Утром 30 октября (день казни герцога) граф Шарлю принес к Людовику XIII жезл маршальский и цепь ордена св. Духа, отобранные у Монморанси. Король играл в шахматы с Лианкуром. Последний и граф Шарлю, упав на колени, умоляли короля помиловать осужденного. К ним присоединились: дю Шателе, д'Эпернон, Гюиз, Конде и Шатилльон. Их вопли сначала раздражали Людовика, потом как будто тронули.
— Кардинал! — сказал он Ришлье, входившему в комнату. — Что мне делать?
В эту минуту с улицы дошел в комнату крик нескольких тысяч граждан, единогласно просивших о помиловании Монморанси.
— Это бунт! — пояснил Ришлье. — Уступать в подобных случаях — верх неблагоразумия!
— Дайте мне обдумать, сообразить… — пробормотал король, удаляясь в кабинет, куда минуты через две явился и кардинал.
— Государь, — произнес он, — кажется, вам придется простить герцога. Народ, дворянство за него, и кроме них есть у него еще один ходатай — немой, но красноречивый.
— Кто еще?
Ришлье подал ему медальон с миниатюрным портретом Анны Австрийской и локоном ее волос под нижней дощечкой медальона.
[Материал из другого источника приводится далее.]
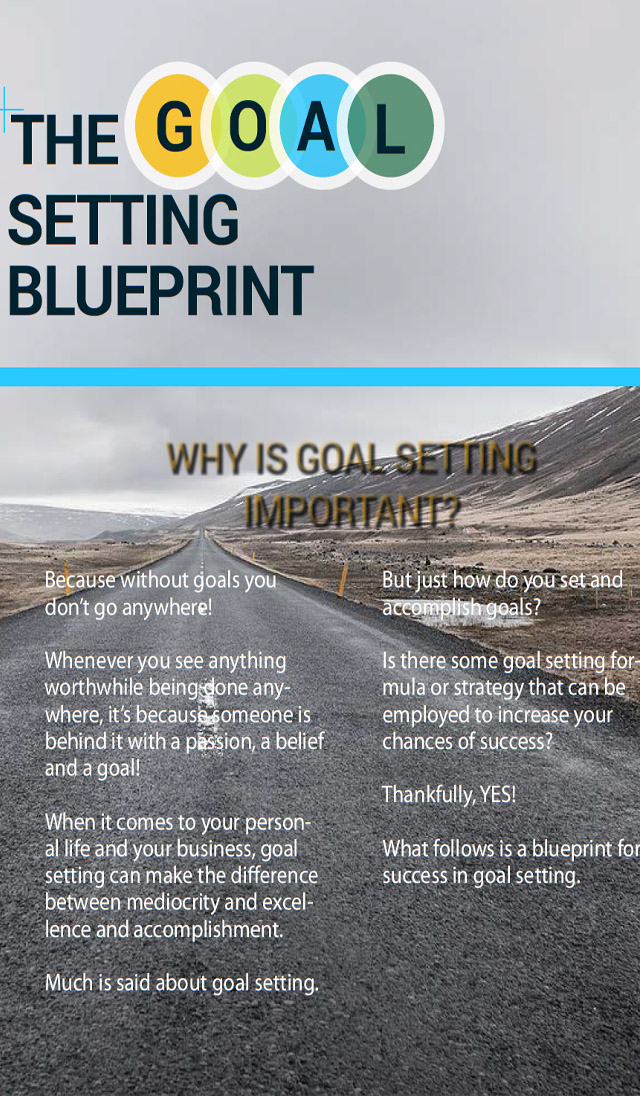 THE GOAL SETTING BLUEPRINT

WHY IS GOAL SETTING IMPORTANT?

Because without goals you don't go anywhere!

Whenever you see anything worthwhile being done anywhere, it's because someone is behind it with a passion, a belief and a goal!

When it comes to your personal life and your business, goal setting can make the difference between mediocrity and excellence and accomplishment.

Much is said about goal setting.

But just how do you set and accomplish goals?

Is there some goal setting formula or strategy that can be employed to increase your chances of success?

Thankfully, YES!

What follows is a blueprint for success in goal setting.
— Этот портрет герцог отдал на сохранение приятелю своему Белльевру, — пояснил кардинал. — Надеюсь, государь, что этот залог дружбы, данный супругою вашей герцогу, окончательно смягчит ваше сердце.
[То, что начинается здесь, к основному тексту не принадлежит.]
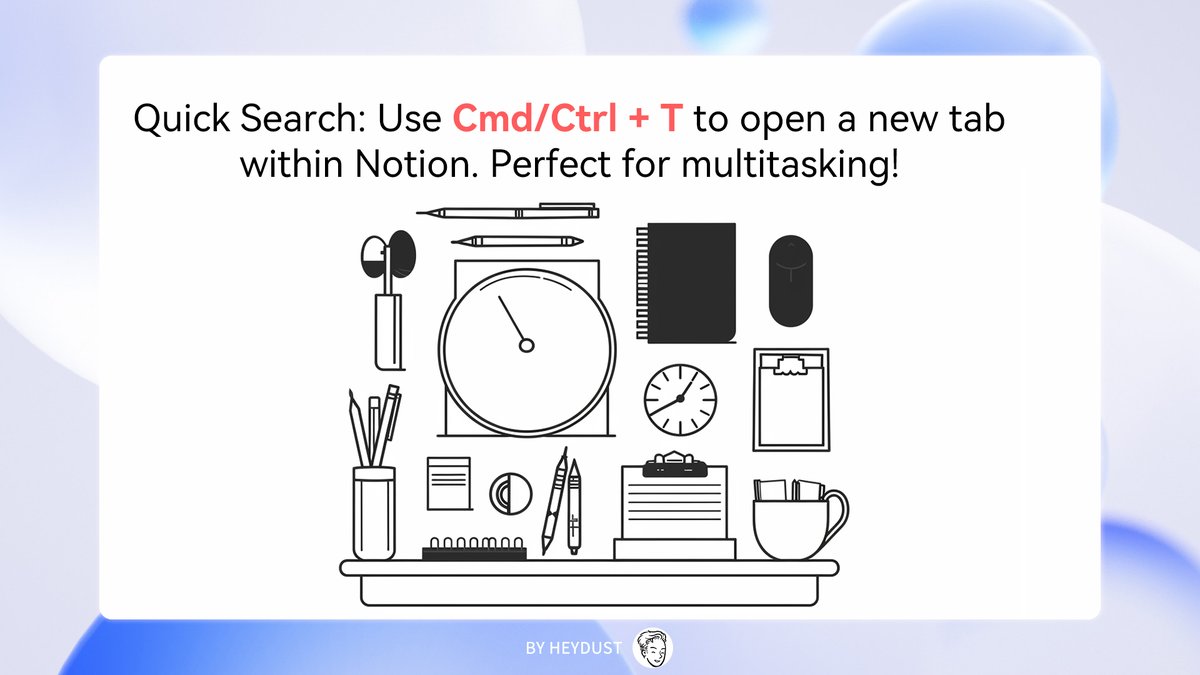 Quick Search: Use Cmd/Ctrl + T to open a new tab within Notion. Perfect for multitasking!

BY HEYDUST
Король — оглушенный, бледный, едва переводя дыхание, — смотрел на портрет безумными глазами; потом с ужасной улыбкой прошептал:
— А я уже хотел его помиловать!
В два часа пополудни из кабинета он вышел в залу. Здесь его опять обступили вельможи, и между ними герцог Гюиз и принц Конде.
— Не просите, господа! — крикнул король громовым голосом. — Монморанси умрет.
— Государь! — прошептал Конде. — Мне жаль не его, мне вас жаль… Страшный упрек берете вы на душу.
— Право? — усмехнулся король. — Так я открою вам глаза насчет вашего зятя. Это что? — шепнул он принцу, показав ему портрет королевы. — Если вы не обижаетесь на ветреность герцога, то я не могу ему простить связи с моей женой! Слышите — связи!.. Помните это! Скажите преступнику, что во внимание к его имени и прежним заслугам я разрешаю вести его на эшафот не связанным. Довольствуйтесь этой милостью.
Приговоренный к смерти ждал в зале градской ратуши роковой минуты шествия на эшафот, беседуя со своим духовником, отцом Арну, сидя у камина.
— В котором часу казнь? — спросил он бывших тут чиновников.
— В пять, ваша светлость.
— Нельзя ли ускорить? Я желал бы умереть в час крестной кончины Иисуса Христа.
— Это в вашей воле.
— И прекрасно. Прикажите же подать мне одеться и остричь мне волосы. Долой богатое платье!.. Спаситель на Голгофу шествовал полуобнаженный.
— Позвольте мне остричь вас! — сказал врач Люкант, пересиливая свою скорбь.
— Да, остригите и помните дележ. Одну прядь — вам, другую — жене, а третью ей (Анне Австрийской), и скажите, что я умер с мыслию о ней.
— Теперь все? — спросил герцог по окончании стрижки.
— Все! — прошептали присутствовавшие задыхаясь.
— Господа, господа, умейте же владеть собою! — смеясь, сказал Монморанси. — Если бы Бог посылал мне смерть на поле сражения, я сумел бы умереть как следует, но умирать на плахе для меня новость] и я боюсь, чтобы как-нибудь не оплошать. Позовите сюда палача: я хочу переговорить с ним.
Палач явился.
— Друг мой, — сказал герцог, — потрудись показать мне, как надобно встать на колени и класть голову на плаху?
— Вот так, ваша светлость, — отвечал палач, — колени раздвинуть, шею вытянуть.